- **INSTRUCTION**:
Answer these questions using the passage on schooling and employment:
1. In the German system described, which type of schooling prepares students for university?
2. How many jobs were added to the US economy according to the July 2014 figures?
3. How did the U3 unemployment rate change in those figures?

Agreed, there is no need to push for any particular subject beyond ability to read, write and do basic arithmetic. Once those are covered, the kids should no longer be required to be in school. Should be able to go into trades (probably for most), trade schools, should let those, who are truly interested to continue education by removing huge artificial demand created with all the government subsidised debt (student loans) and should get rid of the minimum wage laws and laws that prevent 15 year olds from being hired.
In Germany there is a separation into different type of schooling, where most kids end up in Hauptschule and may actually start working from around age 15 (vocational training, training at work).
The next level of schooling is called Realschule, this one allows you to move to the next level if you can (Gymnasium) or to do vocational training. Gymnasium is your preparation for further education in a university.
What would make much more sense in USA would be to get rid of minimum wage laws, allow people to work for small compensation and train at work. If my company was based in USA I would hire 15 year olds in a heartbeat. I would train them for a couple of months if I wasn't forced to pay anybody anything more than they are worth if there were no laws that would make this arrangement prohibitively expensive. A 15 year old, who is interested in learning a profession and is willing to be an apprentice is not in any way worse than a 21 year old, who finished university with a worthless degree in women studies and is now unemployable, because the debt prevents him or her from taking a low paying job, while at the same time they have 0 skills (no more than a 15 year old without such 'education' would).
Of-course USA job numbers came out for July 2014
* 205,000 jobs added to the economy
* U3 unemployment rate rose from 6.1% to 6.2%
* Not in Labor Force, but Want a Job Now: up 144,000 to 6.259 million
* Employment/population ratio ages 25-54: down from 76.7% to 76.6%* the overall employment to population ratio for all ages 16 and above rose 0.1% from 58.9 to 59.0%, and has risen by +0.3% YoY. The labor force participation rate rose from 62.8% to 62.9, and has fallen by -0.5% YoY (but remember, this includes droves of retiring Boomers).

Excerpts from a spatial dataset
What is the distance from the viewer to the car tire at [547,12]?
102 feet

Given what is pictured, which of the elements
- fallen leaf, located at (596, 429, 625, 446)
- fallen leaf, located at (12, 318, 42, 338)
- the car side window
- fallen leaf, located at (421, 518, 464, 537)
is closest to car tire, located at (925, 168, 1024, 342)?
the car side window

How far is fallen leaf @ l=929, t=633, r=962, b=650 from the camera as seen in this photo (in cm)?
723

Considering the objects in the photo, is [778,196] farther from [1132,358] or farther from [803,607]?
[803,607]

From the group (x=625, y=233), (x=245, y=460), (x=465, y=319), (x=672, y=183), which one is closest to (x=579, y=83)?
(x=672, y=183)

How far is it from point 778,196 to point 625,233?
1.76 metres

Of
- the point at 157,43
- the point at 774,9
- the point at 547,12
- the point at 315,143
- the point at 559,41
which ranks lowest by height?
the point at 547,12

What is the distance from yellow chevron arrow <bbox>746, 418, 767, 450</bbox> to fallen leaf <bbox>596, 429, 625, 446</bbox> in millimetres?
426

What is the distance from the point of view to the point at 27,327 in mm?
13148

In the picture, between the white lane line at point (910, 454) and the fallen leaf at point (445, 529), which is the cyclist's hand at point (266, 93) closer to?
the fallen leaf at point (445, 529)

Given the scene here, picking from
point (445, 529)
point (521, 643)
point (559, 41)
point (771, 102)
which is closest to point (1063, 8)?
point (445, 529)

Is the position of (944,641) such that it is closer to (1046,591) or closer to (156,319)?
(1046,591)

- **RESULT OF THIS TASK**:
1. Gymnasium.
2. 205,000.
3. It rose from 6.1% to 6.2%.